_Problem details_.
Transcribe the part of the alternating sub-array article starting with "Given an array" and going on through "value of ‘n’.".

_Article_.
Longest alternating sub-array starting from every index in a Binary Array

Given an array containing only 0s and 1s. For each index ‘i‘(0 index), find length of the longest alternating sub-array starting from ‘i‘ to ‘j‘ i.e., ai..j for i <= j < n. Alternating sub-array means that any two adjacent elements should be different.

Input: arr[] = {1, 0, 1, 0, 0, 1}
Output: 4 3 2 1 2 1 
Explanation
Length for index '0': {1 0 1 0} => 4
Length for index '1': {0 1 0}   => 3
Length for index '2': {1 0}     => 2
Length for index '3': {0}       => 1
Length for index '4': {0 1}     => 2
Length for index '5': {1}       => 1


Simple approach is to iterate for every index by using two ‘for loops’ for finding the length of each index. The outer loop picks a starting point ‘i’ and the inner loop considers all sub-arrays starting from ‘i’. Time complexity of this approach is O(n2) which is not sufficient for large value of ‘n’.

_Given information_.
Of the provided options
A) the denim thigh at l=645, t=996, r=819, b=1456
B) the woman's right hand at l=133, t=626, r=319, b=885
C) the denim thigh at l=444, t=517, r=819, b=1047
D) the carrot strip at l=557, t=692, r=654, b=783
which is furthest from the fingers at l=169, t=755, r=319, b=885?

_Result of the task_.
Given an array containing only 0s and 1s. For each index ‘i‘(0 index), find length of the longest alternating sub-array starting from ‘i‘ to ‘j‘ i.e., ai..j for i <= j < n. Alternating sub-array means that any two adjacent elements should be different.

Input: arr[] = {1, 0, 1, 0, 0, 1}
Output: 4 3 2 1 2 1 
Explanation
Length for index '0': {1 0 1 0} => 4
Length for index '1': {0 1 0}   => 3
Length for index '2': {1 0}     => 2
Length for index '3': {0}       => 1
Length for index '4': {0 1}     => 2
Length for index '5': {1}       => 1


Simple approach is to iterate for every index by using two ‘for loops’ for finding the length of each index. The outer loop picks a starting point ‘i’ and the inner loop considers all sub-arrays starting from ‘i’. Time complexity of this approach is O(n2) which is not sufficient for large value of ‘n’.